Friday, November 2, 2007

Readings: Race, School Achievement, and Educational Inequality

Wiggan, G. (2007). Race, School Achievement, and Educational Inequality: Toward a Student-Based Inquiry Perspective. Review of Educational Research 77(3), pp. 310-333.

I love the Review of Educational Research. I love review articles in general. As someone who is stepping into a new role as liaison to the College of Education and the department of Political Science, review articles provide needed summaries of the major research topics in the disciplines I am going to support.

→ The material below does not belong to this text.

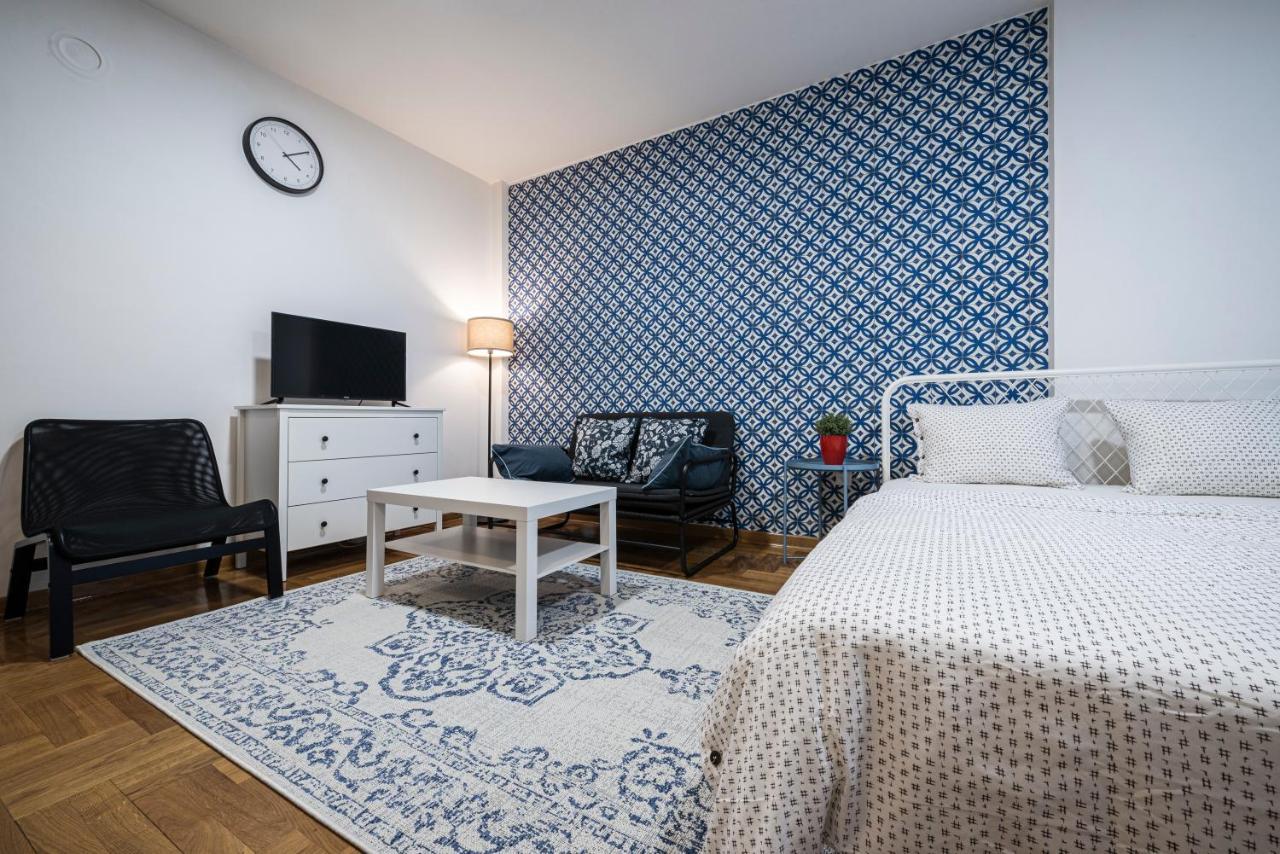 !Promo! Сentral Safe N Sound Studio-Free Private Parking-Fast Wi-Fi Novi Sad Luaran gambar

What I love about both Education and Political Science especially is the readability of these articles. Greg Wiggan's piece was tight, succinct, and very well written, making it an easy read on the bus to work this morning.

Plot summary:
  • Researchers have tried to explain the gap between white and black K-12 students in academic achievement primarily through four explanations: genetic differences across the races, the family and community environments students grow up in, the expectations teachers have for students of different races, and finally, students' opposition to the culture they encounter at school versus the culture they are embedded in at home.
  • Of these four, the first three are deterministic - the students themselves are at the mercy of some external factor (genetics, society, or teachers, respectively). Only the last assumes the students themselves are agents in their own development.
  • Wiggan makes a case for analyzing students' own perspectives on what achievement is, the competency of their teachers and the quality of their own education - up until this point, researchers have only been using students to confirm or refute theories - students have not had participatory power in the research process. Their voices have largely been marginalized. By placing importance in the responses students provide to questions about teacher competency, the meaning of 'achievement', and other research questions, we will be gaining a better understanding of how students interact at school, at home, in their communty, with standardized tests, and more.
Reactions:
  • As mentioned in the article, it seems like achievement is something that is hard to define. I imagine many of the articles and studies Wiggan referred to define what achievement is for their own purposes, but it makes it difficult to compare studies with varying methodologies - heck, even with the SAME methodologies!
  • There's a move to focus on the students themselves in research. I wonder how some of these studies analyze the interviews they conduct with the students, and what they're learning about students' own view of their achievement. Do low performing students simply believe that academic achievement isn't valuable? Does it seem unattainable?
  • At the core of this article is the problem of racism and poverty; these social issues don't just affect education - they affect people's entire lives. For minority students, is academic achievement a way out of poverty? For those same students, does academic achievement SEEM like a way out, or just seem like accepting the academic culture as more valid than their own culture?
I'm going to start reading more of these articles in hopes of finding some things that spark my interest. After moving to Texas, finding a house, having a kid, I'm going to seriously think about doing a little more research (a.k.a. getting a PhD). But I want what I do to be directly applicable to practitioners - mainly, librarians, educators, parents.

Articles like these are highly accessible. It's been a while since I've read anything outside the library and information science field - this was refreshing.

1 comment:

Anonymous said...

I think the family and community environments are the biggest factor in the issue. The family, especially, can give that support the child needs to become better at school.